Author: John Witte, Jr.
Publisher: Cambridge University Press
Publishing Date: May 23, 2019
Pages: 454 (Hardcover)
ISBN: 978-1107184756
“Too often, of late, Christians and other religious believers have marched to the culture wars without ammunition—substituting nostalgia for engagement, acerbity for prophecy, platitudes for principled argument, bumper sticker issues for holistic reformations.”1
If society is in a culture war, then conservative forces were dealt a serious defeat by the Supreme Court’s decision in Obergefell v. Hodges, which held that same sex couples have a fundamental right to get married. In response, I saw many Christians turning to libertarian thought leaders like Rand Paul, who argued that government should “get out of the marriage business.” It’s an appealing tactic. The political fight against the revolution of rights and sexual freedoms seems lost; why not remove the sacred institution at the heart of that battle from state jurisdiction?
In his book, Church, State, and Family: Reconciling Traditional Teaching and Modern Liberties, eminent ethicist and legal historian John Witte Jr. argues that we should walk a different path, pushing for holistic reformation and recovery of a fully-orbed societal promotion of the marital family. In doing so, Witte draws deeply on history, theology, and philosophy to articulate a robust conception of family that we could benefit from adopting.

→ **Brief 1**: Rewrite the paragraph of the review that begins "If society is in a culture war" as a short list that keeps its main facts.
→ **Brief 2**: According to the review, which Supreme Court decision held that same sex couples have a fundamental right to get married?
→ **Brief 3**: Retype the review, starting with "In his book, Church, State, and" and going on through "benefit from adopting.".
These lines have nothing to do with the review.

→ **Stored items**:
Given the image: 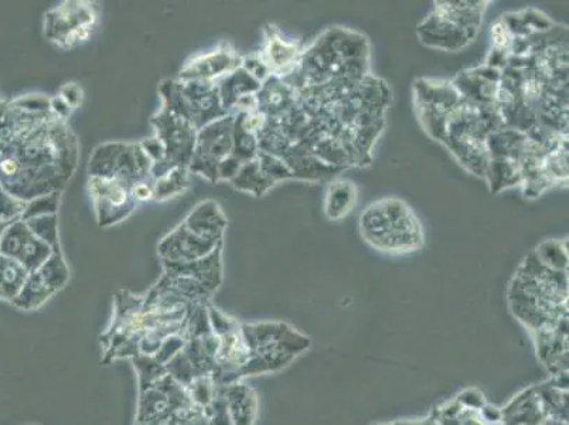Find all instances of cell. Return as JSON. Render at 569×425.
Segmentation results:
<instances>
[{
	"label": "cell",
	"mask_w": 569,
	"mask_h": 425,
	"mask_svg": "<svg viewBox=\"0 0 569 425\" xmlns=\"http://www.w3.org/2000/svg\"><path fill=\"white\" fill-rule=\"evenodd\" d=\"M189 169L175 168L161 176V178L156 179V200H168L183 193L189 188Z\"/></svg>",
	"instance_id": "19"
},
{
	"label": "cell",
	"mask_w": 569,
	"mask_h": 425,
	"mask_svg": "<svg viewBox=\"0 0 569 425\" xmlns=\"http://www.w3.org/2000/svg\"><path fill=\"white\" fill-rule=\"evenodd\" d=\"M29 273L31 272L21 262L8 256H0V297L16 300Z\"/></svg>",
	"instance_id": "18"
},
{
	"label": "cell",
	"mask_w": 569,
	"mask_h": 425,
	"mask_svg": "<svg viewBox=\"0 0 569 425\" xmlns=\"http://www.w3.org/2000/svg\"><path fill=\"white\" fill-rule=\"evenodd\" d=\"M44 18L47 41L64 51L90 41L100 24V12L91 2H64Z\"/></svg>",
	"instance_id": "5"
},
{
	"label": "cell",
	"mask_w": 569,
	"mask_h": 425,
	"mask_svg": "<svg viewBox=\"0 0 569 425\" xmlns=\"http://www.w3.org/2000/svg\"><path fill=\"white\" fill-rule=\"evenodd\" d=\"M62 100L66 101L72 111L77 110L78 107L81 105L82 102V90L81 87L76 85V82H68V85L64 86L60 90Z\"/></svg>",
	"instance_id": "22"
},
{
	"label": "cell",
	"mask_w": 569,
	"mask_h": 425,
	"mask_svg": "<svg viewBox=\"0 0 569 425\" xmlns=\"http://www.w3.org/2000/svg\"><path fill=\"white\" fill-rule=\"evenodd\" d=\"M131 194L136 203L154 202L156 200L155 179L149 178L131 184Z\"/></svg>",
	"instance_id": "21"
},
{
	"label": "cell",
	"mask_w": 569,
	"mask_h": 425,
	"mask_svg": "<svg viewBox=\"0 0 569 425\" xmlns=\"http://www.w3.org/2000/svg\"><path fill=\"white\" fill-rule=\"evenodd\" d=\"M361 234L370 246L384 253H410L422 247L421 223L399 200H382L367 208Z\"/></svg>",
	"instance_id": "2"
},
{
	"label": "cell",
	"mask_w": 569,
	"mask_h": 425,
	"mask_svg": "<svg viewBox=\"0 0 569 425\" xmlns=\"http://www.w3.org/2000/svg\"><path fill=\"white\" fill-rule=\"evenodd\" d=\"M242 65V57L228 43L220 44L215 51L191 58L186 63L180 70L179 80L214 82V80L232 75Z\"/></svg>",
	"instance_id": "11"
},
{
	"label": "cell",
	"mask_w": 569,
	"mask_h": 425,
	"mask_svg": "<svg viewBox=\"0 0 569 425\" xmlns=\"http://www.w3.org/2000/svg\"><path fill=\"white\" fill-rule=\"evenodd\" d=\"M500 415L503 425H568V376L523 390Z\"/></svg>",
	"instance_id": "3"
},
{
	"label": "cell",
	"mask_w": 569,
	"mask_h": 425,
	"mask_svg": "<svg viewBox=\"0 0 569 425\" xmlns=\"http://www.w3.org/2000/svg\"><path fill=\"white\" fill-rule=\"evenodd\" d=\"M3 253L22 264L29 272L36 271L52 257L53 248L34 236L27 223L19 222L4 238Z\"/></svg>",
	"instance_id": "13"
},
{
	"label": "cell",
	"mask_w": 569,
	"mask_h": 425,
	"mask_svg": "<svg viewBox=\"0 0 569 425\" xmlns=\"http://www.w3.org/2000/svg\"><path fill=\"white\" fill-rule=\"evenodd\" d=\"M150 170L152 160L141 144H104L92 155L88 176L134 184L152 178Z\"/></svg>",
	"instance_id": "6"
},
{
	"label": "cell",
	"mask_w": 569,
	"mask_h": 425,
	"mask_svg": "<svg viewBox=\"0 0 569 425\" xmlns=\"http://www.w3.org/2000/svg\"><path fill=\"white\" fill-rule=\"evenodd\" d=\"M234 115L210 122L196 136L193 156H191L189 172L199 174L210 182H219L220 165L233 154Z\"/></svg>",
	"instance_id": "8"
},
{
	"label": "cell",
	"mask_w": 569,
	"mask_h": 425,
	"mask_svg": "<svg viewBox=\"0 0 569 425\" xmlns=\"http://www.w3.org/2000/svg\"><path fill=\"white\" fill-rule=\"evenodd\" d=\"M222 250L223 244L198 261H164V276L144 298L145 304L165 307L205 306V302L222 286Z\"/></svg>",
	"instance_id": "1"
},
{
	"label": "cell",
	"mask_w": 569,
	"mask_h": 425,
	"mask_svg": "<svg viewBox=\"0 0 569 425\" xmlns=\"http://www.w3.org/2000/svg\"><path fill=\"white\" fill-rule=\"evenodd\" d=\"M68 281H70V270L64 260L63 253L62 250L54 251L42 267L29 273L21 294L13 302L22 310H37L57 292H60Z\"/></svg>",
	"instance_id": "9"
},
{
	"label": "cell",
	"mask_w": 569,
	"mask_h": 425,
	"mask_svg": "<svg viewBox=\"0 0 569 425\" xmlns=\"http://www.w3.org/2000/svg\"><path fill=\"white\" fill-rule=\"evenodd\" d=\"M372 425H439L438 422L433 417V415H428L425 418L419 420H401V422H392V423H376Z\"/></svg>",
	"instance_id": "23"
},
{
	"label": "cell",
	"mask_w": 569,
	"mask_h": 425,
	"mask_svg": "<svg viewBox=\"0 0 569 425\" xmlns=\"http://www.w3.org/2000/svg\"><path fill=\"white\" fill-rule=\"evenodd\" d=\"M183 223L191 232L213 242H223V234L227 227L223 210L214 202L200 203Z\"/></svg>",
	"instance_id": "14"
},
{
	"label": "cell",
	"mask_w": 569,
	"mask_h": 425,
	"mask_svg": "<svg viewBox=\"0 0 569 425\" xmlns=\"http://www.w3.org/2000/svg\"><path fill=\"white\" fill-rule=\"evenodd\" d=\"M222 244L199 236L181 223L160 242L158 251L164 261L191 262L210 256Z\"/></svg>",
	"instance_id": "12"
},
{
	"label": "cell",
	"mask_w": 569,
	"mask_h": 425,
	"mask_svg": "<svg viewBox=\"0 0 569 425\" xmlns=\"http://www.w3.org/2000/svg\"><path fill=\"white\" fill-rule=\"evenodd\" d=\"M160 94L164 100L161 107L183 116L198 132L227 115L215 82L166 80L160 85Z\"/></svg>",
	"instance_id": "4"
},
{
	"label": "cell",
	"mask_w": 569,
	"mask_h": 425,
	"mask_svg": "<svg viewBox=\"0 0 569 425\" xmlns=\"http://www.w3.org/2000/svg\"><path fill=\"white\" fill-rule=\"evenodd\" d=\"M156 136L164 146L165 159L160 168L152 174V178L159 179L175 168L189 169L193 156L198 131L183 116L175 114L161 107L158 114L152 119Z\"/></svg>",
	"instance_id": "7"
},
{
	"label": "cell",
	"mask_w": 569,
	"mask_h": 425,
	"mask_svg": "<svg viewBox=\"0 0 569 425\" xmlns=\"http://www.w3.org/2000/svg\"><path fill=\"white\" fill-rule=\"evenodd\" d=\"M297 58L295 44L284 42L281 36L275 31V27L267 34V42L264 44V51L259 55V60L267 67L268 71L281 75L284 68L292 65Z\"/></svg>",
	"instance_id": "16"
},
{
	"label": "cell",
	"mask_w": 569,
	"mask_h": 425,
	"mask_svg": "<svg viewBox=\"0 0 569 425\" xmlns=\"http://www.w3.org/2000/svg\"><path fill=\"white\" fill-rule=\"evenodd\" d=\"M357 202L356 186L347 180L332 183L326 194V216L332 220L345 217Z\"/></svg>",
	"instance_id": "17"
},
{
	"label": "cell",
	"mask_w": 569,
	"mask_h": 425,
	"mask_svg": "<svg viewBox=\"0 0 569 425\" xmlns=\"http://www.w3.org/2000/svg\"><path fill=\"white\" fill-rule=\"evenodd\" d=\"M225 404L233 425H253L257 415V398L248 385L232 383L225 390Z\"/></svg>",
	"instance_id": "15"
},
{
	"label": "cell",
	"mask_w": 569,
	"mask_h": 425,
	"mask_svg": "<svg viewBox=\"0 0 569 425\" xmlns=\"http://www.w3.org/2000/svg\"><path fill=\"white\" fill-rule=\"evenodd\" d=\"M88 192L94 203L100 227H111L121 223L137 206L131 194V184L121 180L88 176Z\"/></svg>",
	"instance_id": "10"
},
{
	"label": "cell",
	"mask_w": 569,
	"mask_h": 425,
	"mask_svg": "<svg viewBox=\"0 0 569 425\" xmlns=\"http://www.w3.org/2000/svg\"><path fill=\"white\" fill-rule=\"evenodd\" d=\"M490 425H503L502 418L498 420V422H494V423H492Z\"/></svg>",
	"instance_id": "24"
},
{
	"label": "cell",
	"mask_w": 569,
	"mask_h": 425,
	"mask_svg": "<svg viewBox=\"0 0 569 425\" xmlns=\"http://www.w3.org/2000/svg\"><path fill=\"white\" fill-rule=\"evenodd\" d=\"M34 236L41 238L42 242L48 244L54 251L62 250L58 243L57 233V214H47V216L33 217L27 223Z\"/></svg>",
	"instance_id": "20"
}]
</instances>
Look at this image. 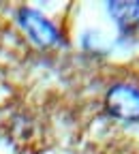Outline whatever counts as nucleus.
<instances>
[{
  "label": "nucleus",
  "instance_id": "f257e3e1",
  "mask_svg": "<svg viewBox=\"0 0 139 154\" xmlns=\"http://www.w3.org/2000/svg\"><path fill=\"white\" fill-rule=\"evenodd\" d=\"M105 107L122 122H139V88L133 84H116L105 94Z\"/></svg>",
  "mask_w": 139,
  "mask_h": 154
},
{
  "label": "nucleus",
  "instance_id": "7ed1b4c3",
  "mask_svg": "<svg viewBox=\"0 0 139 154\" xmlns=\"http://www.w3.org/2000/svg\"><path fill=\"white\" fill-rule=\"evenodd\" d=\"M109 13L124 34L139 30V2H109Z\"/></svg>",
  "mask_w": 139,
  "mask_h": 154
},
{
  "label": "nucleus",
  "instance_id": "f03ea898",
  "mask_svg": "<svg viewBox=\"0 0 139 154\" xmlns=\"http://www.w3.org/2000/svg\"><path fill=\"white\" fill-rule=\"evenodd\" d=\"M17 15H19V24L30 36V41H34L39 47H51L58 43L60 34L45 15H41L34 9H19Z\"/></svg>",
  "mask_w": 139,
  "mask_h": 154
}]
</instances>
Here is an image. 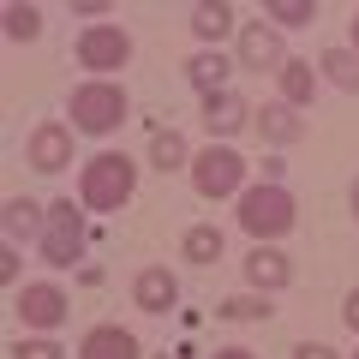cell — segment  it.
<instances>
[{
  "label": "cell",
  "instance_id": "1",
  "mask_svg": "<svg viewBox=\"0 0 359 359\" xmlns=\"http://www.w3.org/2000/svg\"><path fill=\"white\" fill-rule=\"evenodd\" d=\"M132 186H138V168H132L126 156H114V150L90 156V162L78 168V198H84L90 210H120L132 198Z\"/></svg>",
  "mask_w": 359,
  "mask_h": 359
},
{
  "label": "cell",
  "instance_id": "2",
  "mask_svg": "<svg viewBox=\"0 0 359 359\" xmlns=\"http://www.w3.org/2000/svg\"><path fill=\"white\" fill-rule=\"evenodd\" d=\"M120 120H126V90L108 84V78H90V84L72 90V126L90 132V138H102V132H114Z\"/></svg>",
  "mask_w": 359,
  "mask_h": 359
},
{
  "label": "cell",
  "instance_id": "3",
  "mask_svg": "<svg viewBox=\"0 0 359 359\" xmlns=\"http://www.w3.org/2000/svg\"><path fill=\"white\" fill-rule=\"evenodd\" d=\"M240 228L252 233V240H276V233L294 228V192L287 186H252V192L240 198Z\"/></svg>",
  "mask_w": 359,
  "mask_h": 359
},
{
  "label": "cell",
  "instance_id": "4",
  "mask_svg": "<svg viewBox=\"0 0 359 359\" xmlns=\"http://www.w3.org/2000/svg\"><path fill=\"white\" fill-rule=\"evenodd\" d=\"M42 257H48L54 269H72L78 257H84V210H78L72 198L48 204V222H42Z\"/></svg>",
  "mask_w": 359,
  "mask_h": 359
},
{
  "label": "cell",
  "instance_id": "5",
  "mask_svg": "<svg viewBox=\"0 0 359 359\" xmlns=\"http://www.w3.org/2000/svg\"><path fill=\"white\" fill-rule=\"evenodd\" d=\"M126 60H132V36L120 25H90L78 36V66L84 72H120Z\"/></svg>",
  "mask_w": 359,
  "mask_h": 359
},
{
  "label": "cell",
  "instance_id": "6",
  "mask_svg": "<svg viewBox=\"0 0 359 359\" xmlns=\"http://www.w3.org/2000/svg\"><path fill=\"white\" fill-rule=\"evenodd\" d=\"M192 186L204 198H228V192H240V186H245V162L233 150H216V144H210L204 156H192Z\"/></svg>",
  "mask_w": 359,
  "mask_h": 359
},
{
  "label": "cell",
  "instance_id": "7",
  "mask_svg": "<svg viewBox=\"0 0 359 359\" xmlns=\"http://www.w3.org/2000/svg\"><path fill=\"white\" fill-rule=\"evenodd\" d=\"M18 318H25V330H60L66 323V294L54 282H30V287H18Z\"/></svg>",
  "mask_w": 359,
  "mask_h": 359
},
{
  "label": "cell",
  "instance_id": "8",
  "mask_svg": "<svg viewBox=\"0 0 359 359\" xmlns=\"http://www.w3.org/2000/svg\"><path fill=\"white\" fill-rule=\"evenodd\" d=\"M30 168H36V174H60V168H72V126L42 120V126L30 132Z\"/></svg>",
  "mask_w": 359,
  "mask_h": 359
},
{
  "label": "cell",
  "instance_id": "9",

→ **Finished answer 1**:
- If society is in a culture war, conservative forces suffered a serious defeat in the Supreme Court's Obergefell v. Hodges decision, which held that same sex couples have a fundamental right to marry.
- In response, many Christians turned to libertarian thought leaders like Rand Paul, who argued that government should "get out of the marriage business."
- The tactic is appealing: the political fight against the revolution of rights and sexual freedoms seems lost, so removing marriage, the sacred institution at the heart of that battle, from state jurisdiction looks attractive.

→ **Finished answer 2**: Obergefell v. Hodges.

→ **Finished answer 3**:
In his book, Church, State, and Family: Reconciling Traditional Teaching and Modern Liberties, eminent ethicist and legal historian John Witte Jr. argues that we should walk a different path, pushing for holistic reformation and recovery of a fully-orbed societal promotion of the marital family. In doing so, Witte draws deeply on history, theology, and philosophy to articulate a robust conception of family that we could benefit from adopting.